Phiri contempló la mesa del desayuno.

—Desayunan tarde. Yo lo hice hace horas.

—Cedric se fue al campo poco después de las cinco de la mañana —dijo Edna en el mismo tono acusador—. Todavía no había luz. ¿Le apetece tomar una taza de té, o quizá desayunar de nuevo?

Phiri recuperó el buen humor y se sentó.

—Tal vez. Me sorprende oír que empieza a trabajar tan temprano —le dijo a Cedric—. Yo tenía la impresión de que los agricultores blancos se tomaban las cosas con calma.

—Por lo visto tenía usted varias impresiones falsas —repuso Cedric—. Y ahora debo pedirle que me disculpe; he de volver a la represa.

—¿La represa? ¿Qué represa? No hay ninguna señalada en el mapa.

Edna y Cedric cambiaron una mirada. Empezaban a sospechar que el funcionario había fingido lo de la avería con el fin de inspeccionar la granja.

Prácticamente lo había confesado al mencionar el mapa.

—¿Quiere que mande preparar otra tetera?

—No, me basta con lo que hay en ésta. Y si no le importa me comeré esos huevos que han dejado. Sería una pena tirarlos.

—No los tiraríamos. Se los comería el cocinero.

—Vaya, me sorprenden. No estoy a favor de consentir a los criados. Mi cocinero come
sadza
; no huevos de granja, desde luego. —Aparentemente inconsciente de su incorrección política, Phiri sonrió mientras Edna le llenaba el plato con huevos fritos, beicon y salchichas. Empezó a comer y añadió—: No le importa que lo acompañe, ¿verdad? Todo indica que esta mañana no podré ir a la escuela.

—¿Por qué? —inquirió Edna—. Lo acercaré en mi coche, y cuando termine, alguien de la misión lo llevará al Centro de Desarrollo.

—Pero ¿qué pasará con mi coche si lo dejo en el camino?
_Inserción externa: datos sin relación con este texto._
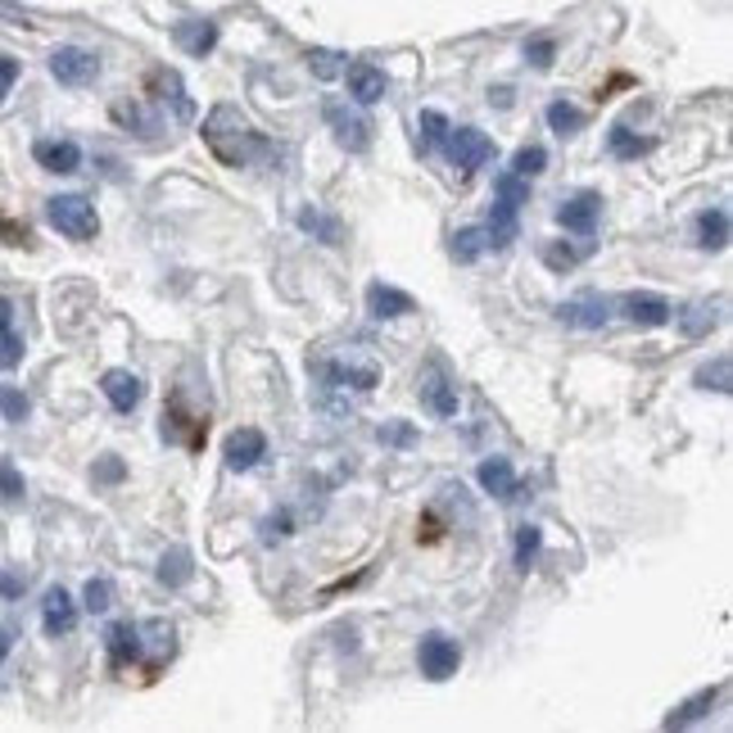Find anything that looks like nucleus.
<instances>
[{"label": "nucleus", "mask_w": 733, "mask_h": 733, "mask_svg": "<svg viewBox=\"0 0 733 733\" xmlns=\"http://www.w3.org/2000/svg\"><path fill=\"white\" fill-rule=\"evenodd\" d=\"M205 146L214 150L218 164L227 168H249L254 159H268L273 141L236 109V105H214L205 118Z\"/></svg>", "instance_id": "f257e3e1"}, {"label": "nucleus", "mask_w": 733, "mask_h": 733, "mask_svg": "<svg viewBox=\"0 0 733 733\" xmlns=\"http://www.w3.org/2000/svg\"><path fill=\"white\" fill-rule=\"evenodd\" d=\"M46 222L59 236H69V240H96V231H100L96 205L87 195H55V199H46Z\"/></svg>", "instance_id": "f03ea898"}, {"label": "nucleus", "mask_w": 733, "mask_h": 733, "mask_svg": "<svg viewBox=\"0 0 733 733\" xmlns=\"http://www.w3.org/2000/svg\"><path fill=\"white\" fill-rule=\"evenodd\" d=\"M444 146H448V159H453V168L462 172V177H472V172H481L494 155H498V146L485 137L481 127H448V137H444Z\"/></svg>", "instance_id": "7ed1b4c3"}, {"label": "nucleus", "mask_w": 733, "mask_h": 733, "mask_svg": "<svg viewBox=\"0 0 733 733\" xmlns=\"http://www.w3.org/2000/svg\"><path fill=\"white\" fill-rule=\"evenodd\" d=\"M164 439L199 453V448H205V439H209V417L205 413H190L186 408V394H172L168 408H164Z\"/></svg>", "instance_id": "20e7f679"}, {"label": "nucleus", "mask_w": 733, "mask_h": 733, "mask_svg": "<svg viewBox=\"0 0 733 733\" xmlns=\"http://www.w3.org/2000/svg\"><path fill=\"white\" fill-rule=\"evenodd\" d=\"M417 665H422V675L430 680V684H444V680H453L457 675V665H462V647H457V638H448V634H426L422 643H417Z\"/></svg>", "instance_id": "39448f33"}, {"label": "nucleus", "mask_w": 733, "mask_h": 733, "mask_svg": "<svg viewBox=\"0 0 733 733\" xmlns=\"http://www.w3.org/2000/svg\"><path fill=\"white\" fill-rule=\"evenodd\" d=\"M50 78L59 87H87V82L100 78V59L91 50H82V46H59L50 55Z\"/></svg>", "instance_id": "423d86ee"}, {"label": "nucleus", "mask_w": 733, "mask_h": 733, "mask_svg": "<svg viewBox=\"0 0 733 733\" xmlns=\"http://www.w3.org/2000/svg\"><path fill=\"white\" fill-rule=\"evenodd\" d=\"M326 127L336 131V141H340L349 155H363V150L372 146V122H367L358 109H349V105H336V100H330V105H326Z\"/></svg>", "instance_id": "0eeeda50"}, {"label": "nucleus", "mask_w": 733, "mask_h": 733, "mask_svg": "<svg viewBox=\"0 0 733 733\" xmlns=\"http://www.w3.org/2000/svg\"><path fill=\"white\" fill-rule=\"evenodd\" d=\"M263 457H268V435H263L258 426H240V430H231L227 444H222L227 472H254Z\"/></svg>", "instance_id": "6e6552de"}, {"label": "nucleus", "mask_w": 733, "mask_h": 733, "mask_svg": "<svg viewBox=\"0 0 733 733\" xmlns=\"http://www.w3.org/2000/svg\"><path fill=\"white\" fill-rule=\"evenodd\" d=\"M100 389H105V398L113 404V413H137L141 398H146V380L137 372H127V367H109L100 376Z\"/></svg>", "instance_id": "1a4fd4ad"}, {"label": "nucleus", "mask_w": 733, "mask_h": 733, "mask_svg": "<svg viewBox=\"0 0 733 733\" xmlns=\"http://www.w3.org/2000/svg\"><path fill=\"white\" fill-rule=\"evenodd\" d=\"M146 91H150L159 105H168L177 122H190V118H195V105H190V96H186V87H181V78H177L172 69H150Z\"/></svg>", "instance_id": "9d476101"}, {"label": "nucleus", "mask_w": 733, "mask_h": 733, "mask_svg": "<svg viewBox=\"0 0 733 733\" xmlns=\"http://www.w3.org/2000/svg\"><path fill=\"white\" fill-rule=\"evenodd\" d=\"M78 625V603L69 597V588H46V603H41V630L50 638H63V634H73Z\"/></svg>", "instance_id": "9b49d317"}, {"label": "nucleus", "mask_w": 733, "mask_h": 733, "mask_svg": "<svg viewBox=\"0 0 733 733\" xmlns=\"http://www.w3.org/2000/svg\"><path fill=\"white\" fill-rule=\"evenodd\" d=\"M616 308L625 313V321H634V326H643V330H652V326H665L675 317V308L665 304L661 295H647V290H638V295H621L616 299Z\"/></svg>", "instance_id": "f8f14e48"}, {"label": "nucleus", "mask_w": 733, "mask_h": 733, "mask_svg": "<svg viewBox=\"0 0 733 733\" xmlns=\"http://www.w3.org/2000/svg\"><path fill=\"white\" fill-rule=\"evenodd\" d=\"M597 218H603V195H593V190L566 199V205L557 209V222L566 231H575V236H593L597 231Z\"/></svg>", "instance_id": "ddd939ff"}, {"label": "nucleus", "mask_w": 733, "mask_h": 733, "mask_svg": "<svg viewBox=\"0 0 733 733\" xmlns=\"http://www.w3.org/2000/svg\"><path fill=\"white\" fill-rule=\"evenodd\" d=\"M476 485H481L485 494L503 498V503L521 498V481H516V472H512V462H507V457H485V462L476 466Z\"/></svg>", "instance_id": "4468645a"}, {"label": "nucleus", "mask_w": 733, "mask_h": 733, "mask_svg": "<svg viewBox=\"0 0 733 733\" xmlns=\"http://www.w3.org/2000/svg\"><path fill=\"white\" fill-rule=\"evenodd\" d=\"M105 643H109V665H113V671H127V665H131V661H141V652H146L141 625H131V621L109 625Z\"/></svg>", "instance_id": "2eb2a0df"}, {"label": "nucleus", "mask_w": 733, "mask_h": 733, "mask_svg": "<svg viewBox=\"0 0 733 733\" xmlns=\"http://www.w3.org/2000/svg\"><path fill=\"white\" fill-rule=\"evenodd\" d=\"M367 313H372L376 321H394V317L417 313V299H413L408 290H394V286H385V281H372V286H367Z\"/></svg>", "instance_id": "dca6fc26"}, {"label": "nucleus", "mask_w": 733, "mask_h": 733, "mask_svg": "<svg viewBox=\"0 0 733 733\" xmlns=\"http://www.w3.org/2000/svg\"><path fill=\"white\" fill-rule=\"evenodd\" d=\"M417 394L426 398V408H430L435 417H457V385H453L439 367H426V372H422Z\"/></svg>", "instance_id": "f3484780"}, {"label": "nucleus", "mask_w": 733, "mask_h": 733, "mask_svg": "<svg viewBox=\"0 0 733 733\" xmlns=\"http://www.w3.org/2000/svg\"><path fill=\"white\" fill-rule=\"evenodd\" d=\"M557 317H562L566 326H584V330H597V326H607V317H612V304H607L603 295H580V299H566V304L557 308Z\"/></svg>", "instance_id": "a211bd4d"}, {"label": "nucleus", "mask_w": 733, "mask_h": 733, "mask_svg": "<svg viewBox=\"0 0 733 733\" xmlns=\"http://www.w3.org/2000/svg\"><path fill=\"white\" fill-rule=\"evenodd\" d=\"M345 78H349L354 105H376V100H385V91H389V82H385V73L376 69V63H349Z\"/></svg>", "instance_id": "6ab92c4d"}, {"label": "nucleus", "mask_w": 733, "mask_h": 733, "mask_svg": "<svg viewBox=\"0 0 733 733\" xmlns=\"http://www.w3.org/2000/svg\"><path fill=\"white\" fill-rule=\"evenodd\" d=\"M172 41H177L186 55L205 59V55L218 46V23H209V19H186V23L172 28Z\"/></svg>", "instance_id": "aec40b11"}, {"label": "nucleus", "mask_w": 733, "mask_h": 733, "mask_svg": "<svg viewBox=\"0 0 733 733\" xmlns=\"http://www.w3.org/2000/svg\"><path fill=\"white\" fill-rule=\"evenodd\" d=\"M32 159L46 168V172H78L82 168V150L73 141H37L32 146Z\"/></svg>", "instance_id": "412c9836"}, {"label": "nucleus", "mask_w": 733, "mask_h": 733, "mask_svg": "<svg viewBox=\"0 0 733 733\" xmlns=\"http://www.w3.org/2000/svg\"><path fill=\"white\" fill-rule=\"evenodd\" d=\"M724 697V684H715V689H702V693H693L689 702H680L671 715H665L661 724L665 729H689V724H697V720H706L711 715V706Z\"/></svg>", "instance_id": "4be33fe9"}, {"label": "nucleus", "mask_w": 733, "mask_h": 733, "mask_svg": "<svg viewBox=\"0 0 733 733\" xmlns=\"http://www.w3.org/2000/svg\"><path fill=\"white\" fill-rule=\"evenodd\" d=\"M597 245L584 236V245H566V240H544V263L553 273H571V268H580V263L593 254Z\"/></svg>", "instance_id": "5701e85b"}, {"label": "nucleus", "mask_w": 733, "mask_h": 733, "mask_svg": "<svg viewBox=\"0 0 733 733\" xmlns=\"http://www.w3.org/2000/svg\"><path fill=\"white\" fill-rule=\"evenodd\" d=\"M516 236H521L516 209H512V205H503V199H494V214H489V227H485V240H489V249H507Z\"/></svg>", "instance_id": "b1692460"}, {"label": "nucleus", "mask_w": 733, "mask_h": 733, "mask_svg": "<svg viewBox=\"0 0 733 733\" xmlns=\"http://www.w3.org/2000/svg\"><path fill=\"white\" fill-rule=\"evenodd\" d=\"M675 317H680V330L689 340H702V336H711V330L720 326V304H689Z\"/></svg>", "instance_id": "393cba45"}, {"label": "nucleus", "mask_w": 733, "mask_h": 733, "mask_svg": "<svg viewBox=\"0 0 733 733\" xmlns=\"http://www.w3.org/2000/svg\"><path fill=\"white\" fill-rule=\"evenodd\" d=\"M321 376H326V385H340V389H376V367H345V363H326L321 367Z\"/></svg>", "instance_id": "a878e982"}, {"label": "nucleus", "mask_w": 733, "mask_h": 733, "mask_svg": "<svg viewBox=\"0 0 733 733\" xmlns=\"http://www.w3.org/2000/svg\"><path fill=\"white\" fill-rule=\"evenodd\" d=\"M539 548H544V529H539V525H516V539H512V562H516V571H529V566H535Z\"/></svg>", "instance_id": "bb28decb"}, {"label": "nucleus", "mask_w": 733, "mask_h": 733, "mask_svg": "<svg viewBox=\"0 0 733 733\" xmlns=\"http://www.w3.org/2000/svg\"><path fill=\"white\" fill-rule=\"evenodd\" d=\"M607 146H612V155H616V159H625V164H630V159H643V155L652 150V137H638V131H630L625 122H616V127L607 131Z\"/></svg>", "instance_id": "cd10ccee"}, {"label": "nucleus", "mask_w": 733, "mask_h": 733, "mask_svg": "<svg viewBox=\"0 0 733 733\" xmlns=\"http://www.w3.org/2000/svg\"><path fill=\"white\" fill-rule=\"evenodd\" d=\"M697 245H702V249H724V245H729V214H724V209L697 214Z\"/></svg>", "instance_id": "c85d7f7f"}, {"label": "nucleus", "mask_w": 733, "mask_h": 733, "mask_svg": "<svg viewBox=\"0 0 733 733\" xmlns=\"http://www.w3.org/2000/svg\"><path fill=\"white\" fill-rule=\"evenodd\" d=\"M299 227H304L308 236H317L321 245H345L340 218H326V214H317V209H299Z\"/></svg>", "instance_id": "c756f323"}, {"label": "nucleus", "mask_w": 733, "mask_h": 733, "mask_svg": "<svg viewBox=\"0 0 733 733\" xmlns=\"http://www.w3.org/2000/svg\"><path fill=\"white\" fill-rule=\"evenodd\" d=\"M190 575H195V566H190V553H186V548H168V553L159 557V584L181 588Z\"/></svg>", "instance_id": "7c9ffc66"}, {"label": "nucleus", "mask_w": 733, "mask_h": 733, "mask_svg": "<svg viewBox=\"0 0 733 733\" xmlns=\"http://www.w3.org/2000/svg\"><path fill=\"white\" fill-rule=\"evenodd\" d=\"M485 249H489V240H485V227H462V231L453 236V245H448V254H453L457 263H476Z\"/></svg>", "instance_id": "2f4dec72"}, {"label": "nucleus", "mask_w": 733, "mask_h": 733, "mask_svg": "<svg viewBox=\"0 0 733 733\" xmlns=\"http://www.w3.org/2000/svg\"><path fill=\"white\" fill-rule=\"evenodd\" d=\"M697 385L702 389H715V394H729L733 389V363H729V354H720L715 363L697 367Z\"/></svg>", "instance_id": "473e14b6"}, {"label": "nucleus", "mask_w": 733, "mask_h": 733, "mask_svg": "<svg viewBox=\"0 0 733 733\" xmlns=\"http://www.w3.org/2000/svg\"><path fill=\"white\" fill-rule=\"evenodd\" d=\"M548 127L566 141V137H575V131L584 127V113H580L575 105H566V100H553V105H548Z\"/></svg>", "instance_id": "72a5a7b5"}, {"label": "nucleus", "mask_w": 733, "mask_h": 733, "mask_svg": "<svg viewBox=\"0 0 733 733\" xmlns=\"http://www.w3.org/2000/svg\"><path fill=\"white\" fill-rule=\"evenodd\" d=\"M308 69H313L317 82H336L345 73V55H336V50H308Z\"/></svg>", "instance_id": "f704fd0d"}, {"label": "nucleus", "mask_w": 733, "mask_h": 733, "mask_svg": "<svg viewBox=\"0 0 733 733\" xmlns=\"http://www.w3.org/2000/svg\"><path fill=\"white\" fill-rule=\"evenodd\" d=\"M544 168H548V150H544V146H521L516 159H512V172L525 177V181H529V177H539Z\"/></svg>", "instance_id": "c9c22d12"}, {"label": "nucleus", "mask_w": 733, "mask_h": 733, "mask_svg": "<svg viewBox=\"0 0 733 733\" xmlns=\"http://www.w3.org/2000/svg\"><path fill=\"white\" fill-rule=\"evenodd\" d=\"M23 494H28V485H23V476H19V466L0 462V507H19Z\"/></svg>", "instance_id": "e433bc0d"}, {"label": "nucleus", "mask_w": 733, "mask_h": 733, "mask_svg": "<svg viewBox=\"0 0 733 733\" xmlns=\"http://www.w3.org/2000/svg\"><path fill=\"white\" fill-rule=\"evenodd\" d=\"M494 195L503 199V205L521 209V205H529V181H525V177H516V172H503V177L494 181Z\"/></svg>", "instance_id": "4c0bfd02"}, {"label": "nucleus", "mask_w": 733, "mask_h": 733, "mask_svg": "<svg viewBox=\"0 0 733 733\" xmlns=\"http://www.w3.org/2000/svg\"><path fill=\"white\" fill-rule=\"evenodd\" d=\"M82 607H87L91 616L109 612V607H113V584H109V580H87V588H82Z\"/></svg>", "instance_id": "58836bf2"}, {"label": "nucleus", "mask_w": 733, "mask_h": 733, "mask_svg": "<svg viewBox=\"0 0 733 733\" xmlns=\"http://www.w3.org/2000/svg\"><path fill=\"white\" fill-rule=\"evenodd\" d=\"M444 137H448V118H444L439 109H426V113H422V150L444 146Z\"/></svg>", "instance_id": "ea45409f"}, {"label": "nucleus", "mask_w": 733, "mask_h": 733, "mask_svg": "<svg viewBox=\"0 0 733 733\" xmlns=\"http://www.w3.org/2000/svg\"><path fill=\"white\" fill-rule=\"evenodd\" d=\"M0 413H6L10 422H28V413H32L28 394H23V389H14V385H0Z\"/></svg>", "instance_id": "a19ab883"}, {"label": "nucleus", "mask_w": 733, "mask_h": 733, "mask_svg": "<svg viewBox=\"0 0 733 733\" xmlns=\"http://www.w3.org/2000/svg\"><path fill=\"white\" fill-rule=\"evenodd\" d=\"M525 59L535 63V69H553V59H557V46L548 37H535V41H525Z\"/></svg>", "instance_id": "79ce46f5"}, {"label": "nucleus", "mask_w": 733, "mask_h": 733, "mask_svg": "<svg viewBox=\"0 0 733 733\" xmlns=\"http://www.w3.org/2000/svg\"><path fill=\"white\" fill-rule=\"evenodd\" d=\"M23 363V340L14 336V330H0V367L14 372Z\"/></svg>", "instance_id": "37998d69"}, {"label": "nucleus", "mask_w": 733, "mask_h": 733, "mask_svg": "<svg viewBox=\"0 0 733 733\" xmlns=\"http://www.w3.org/2000/svg\"><path fill=\"white\" fill-rule=\"evenodd\" d=\"M19 59L14 55H0V105H6V96L14 91V82H19Z\"/></svg>", "instance_id": "c03bdc74"}, {"label": "nucleus", "mask_w": 733, "mask_h": 733, "mask_svg": "<svg viewBox=\"0 0 733 733\" xmlns=\"http://www.w3.org/2000/svg\"><path fill=\"white\" fill-rule=\"evenodd\" d=\"M113 118H118V122H127V127H137V131H155V122H150L137 105H113Z\"/></svg>", "instance_id": "a18cd8bd"}, {"label": "nucleus", "mask_w": 733, "mask_h": 733, "mask_svg": "<svg viewBox=\"0 0 733 733\" xmlns=\"http://www.w3.org/2000/svg\"><path fill=\"white\" fill-rule=\"evenodd\" d=\"M100 485H118L122 476H127V466L118 462V457H105V462H96V472H91Z\"/></svg>", "instance_id": "49530a36"}, {"label": "nucleus", "mask_w": 733, "mask_h": 733, "mask_svg": "<svg viewBox=\"0 0 733 733\" xmlns=\"http://www.w3.org/2000/svg\"><path fill=\"white\" fill-rule=\"evenodd\" d=\"M376 439L380 444H413V426H380Z\"/></svg>", "instance_id": "de8ad7c7"}, {"label": "nucleus", "mask_w": 733, "mask_h": 733, "mask_svg": "<svg viewBox=\"0 0 733 733\" xmlns=\"http://www.w3.org/2000/svg\"><path fill=\"white\" fill-rule=\"evenodd\" d=\"M0 597H23V575L0 571Z\"/></svg>", "instance_id": "09e8293b"}, {"label": "nucleus", "mask_w": 733, "mask_h": 733, "mask_svg": "<svg viewBox=\"0 0 733 733\" xmlns=\"http://www.w3.org/2000/svg\"><path fill=\"white\" fill-rule=\"evenodd\" d=\"M417 539H422V544H435V539H439V516H435V512H426V516H422Z\"/></svg>", "instance_id": "8fccbe9b"}, {"label": "nucleus", "mask_w": 733, "mask_h": 733, "mask_svg": "<svg viewBox=\"0 0 733 733\" xmlns=\"http://www.w3.org/2000/svg\"><path fill=\"white\" fill-rule=\"evenodd\" d=\"M0 236H10V245H28V231L14 222H0Z\"/></svg>", "instance_id": "3c124183"}, {"label": "nucleus", "mask_w": 733, "mask_h": 733, "mask_svg": "<svg viewBox=\"0 0 733 733\" xmlns=\"http://www.w3.org/2000/svg\"><path fill=\"white\" fill-rule=\"evenodd\" d=\"M10 326H14V304L0 295V330H10Z\"/></svg>", "instance_id": "603ef678"}, {"label": "nucleus", "mask_w": 733, "mask_h": 733, "mask_svg": "<svg viewBox=\"0 0 733 733\" xmlns=\"http://www.w3.org/2000/svg\"><path fill=\"white\" fill-rule=\"evenodd\" d=\"M6 656H10V634L0 630V661H6Z\"/></svg>", "instance_id": "864d4df0"}]
</instances>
Me lo robarán.

—Es muy posible —admitió Cedric con el mismo tono seco y distante que había empleado desde el principio, muy diferente del de su esposa, que destilaba emoción.

—Entonces, ¿podría ordenar a uno de sus trabajadores que lo vigile?

Edna y Cedric se miraron de nuevo. Ella, que había recuperado la compostura ante la furia de su marido, en la que Phiri al parecer no había reparado, exigía en silencio que lo complaciera. Cedric se levantó, fue a la cocina, regresó al cabo de unos instantes y dijo:

—Le he indicado al cocinero que mande al jardinero a vigilar el coche; pero ¿no deberíamos hacer algo para repararlo?

—Excelente idea —repuso Phiri, que había terminado los huevos y estaba comiendo con evidente deleite unos dulces cubiertos de azúcar—. ¿Y cómo lo haremos?

Edna, al advertir que Cedric se estaba conteniendo para no espetar algo como «¿Y a mí qué más me da?», se apresuró a intervenir.